Of course, tolerance is now widespread and framed in law. I very much doubt that you could now bring a defamation case against somebody who called you gay if you weren't, any more than you could if somebody wrongly referred to you as Jewish. Nevertheless, "gay" and particularly "lesbian", are still widespread insults. The repulsive Jodie Marsh, who gains much of her prominence from an irony-loving gay following and an avant-garde drag tribute act, uses "lesbian" on television as an insult. The even more repulsive Chris Moyles and Patrick Kielty use "gay" or "gayer" as insults, and are energetically defended by the public-service broadcaster.

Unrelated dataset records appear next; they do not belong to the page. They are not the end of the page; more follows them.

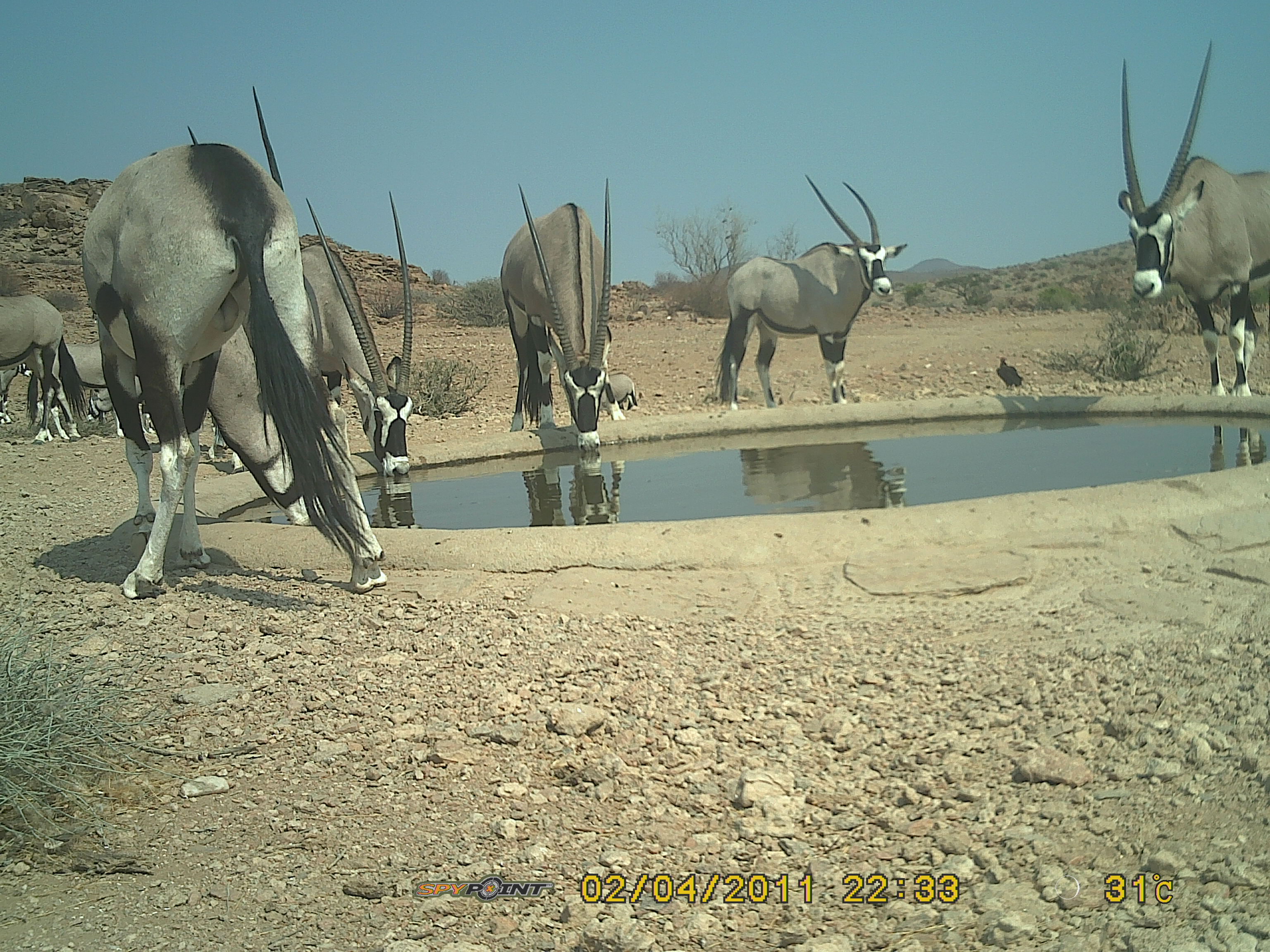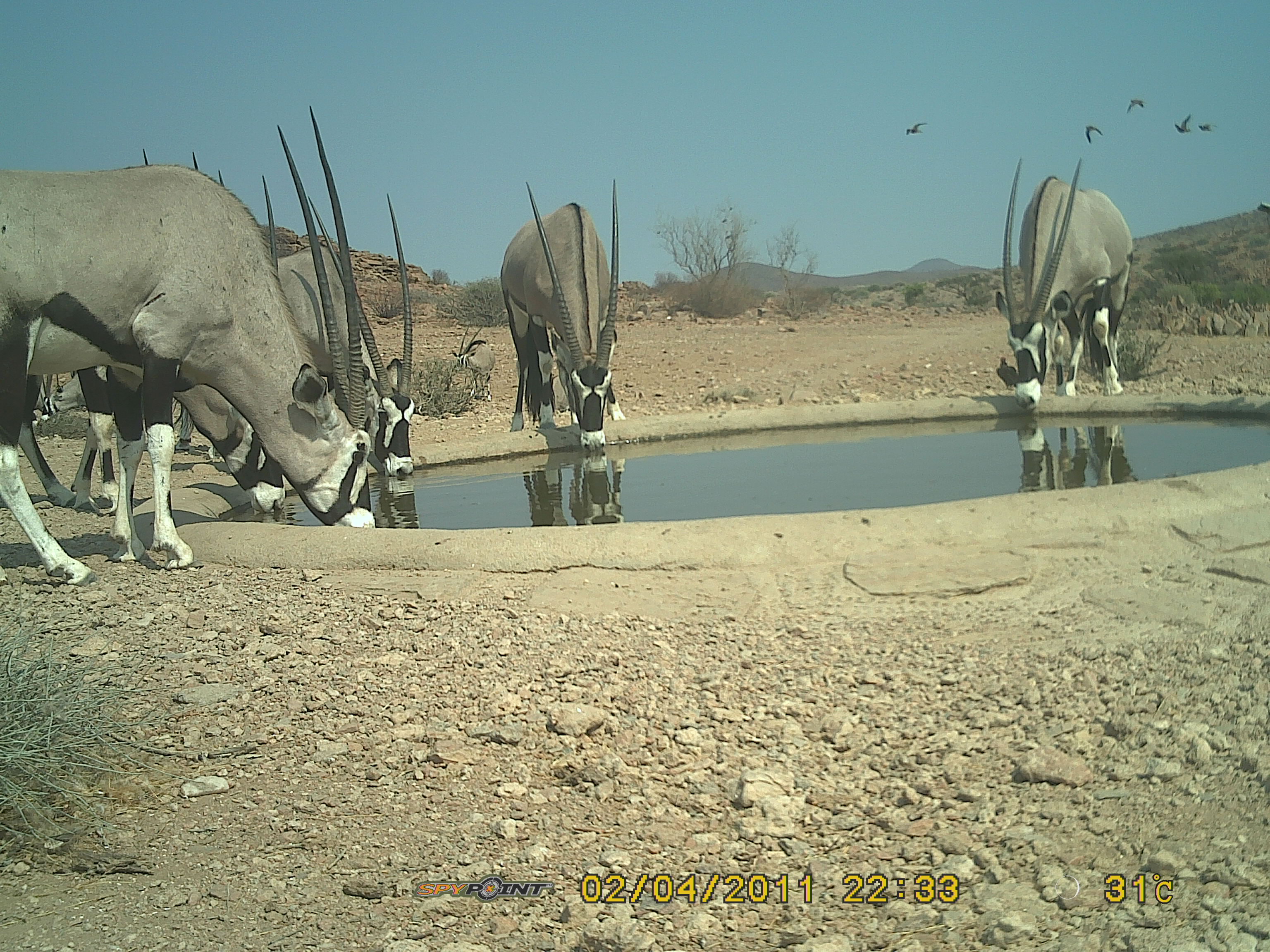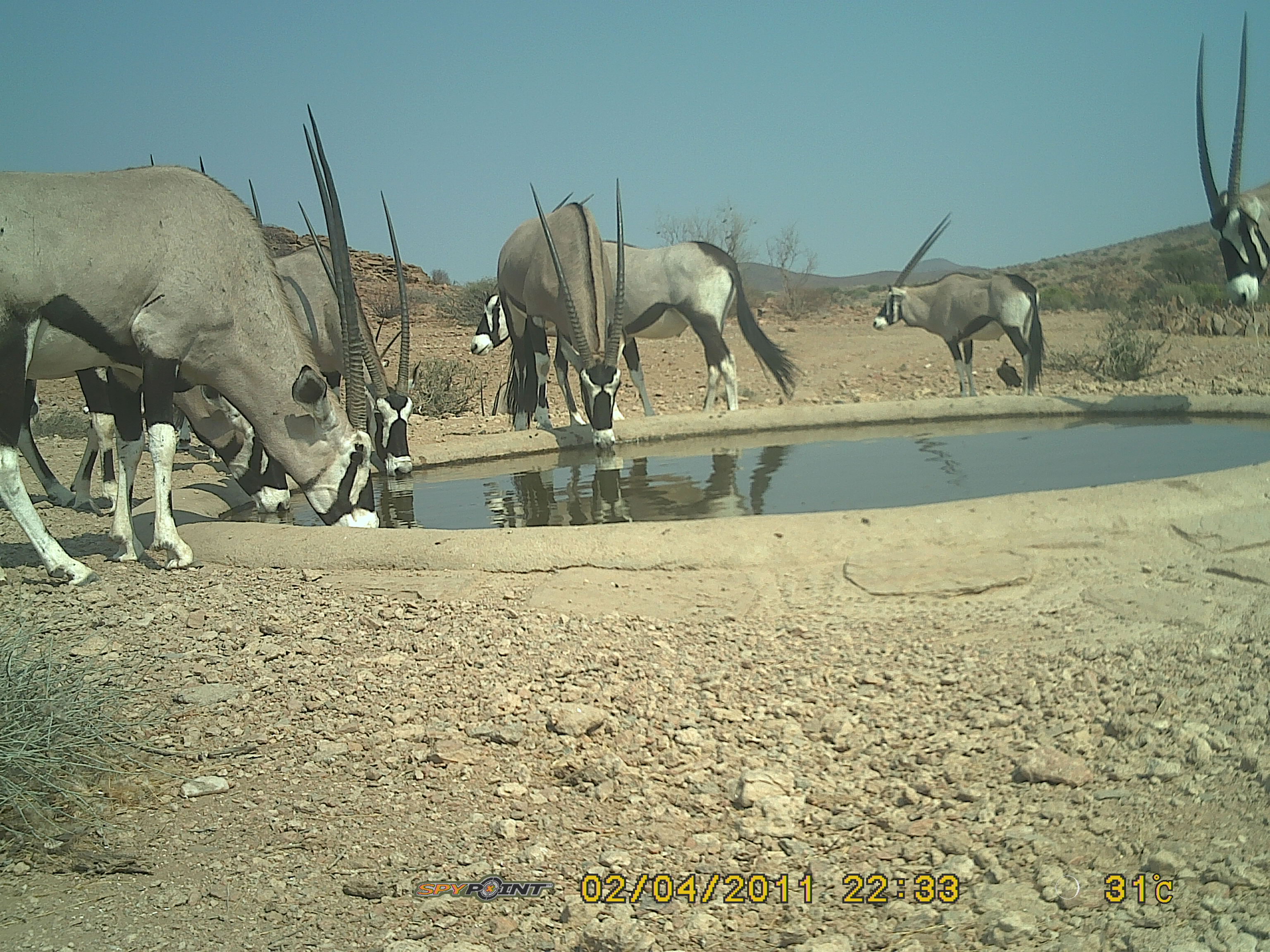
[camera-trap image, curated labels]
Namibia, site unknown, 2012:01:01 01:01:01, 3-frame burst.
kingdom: Animalia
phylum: Chordata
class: Mammalia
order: Artiodactyla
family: Bovidae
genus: Oryx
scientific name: Oryx gazella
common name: gemsbok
Oryx gazella (gemsbok).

Those are direct statements of hatred, deriving from the same feelings that inspire the National Front and the religious nutters to turn out at Gay Pride with their rubbish placards, that led David Copeland to place a bomb in the Admiral Duncan, inspired the murderers of David Morley or Jodi Dobrowski to act. If paranoia is, as Adam Phillips says, the psyche's attempt to maintain the sense of its own significance, then all these attacks - the lady columnists telling us all that nobody wants to hear from us any more, the attempt to reclaim "gay" as an insult and require us not to complain about the insult - are witness to our growing significance in British society.
Perhaps only now are we coming to the point where homosexuals and lesbians, unless they are American actors or footballers, don't conceal their nature automatically, and where we regard ourselves as part of society, rather than something outside it. As everyone apparently said at the time of the 1967 Act, legalization spoilt some of the fun. Perhaps, too, bringing oneself into the fold of decent society is going to mean a thousand small abdications; and perhaps we might decide that we don't, after all, want to indulge in public obscenity in daylight on the Heath, or go on necking large quantities of drugs in nightclubs into our late middle age. But those are matters for individual decisions, and there is nothing more grown up, 40 years after the passing of this bold and heroic piece of legislation, than choosing to make your mind up for yourself, because, after all, it's nobody else's business.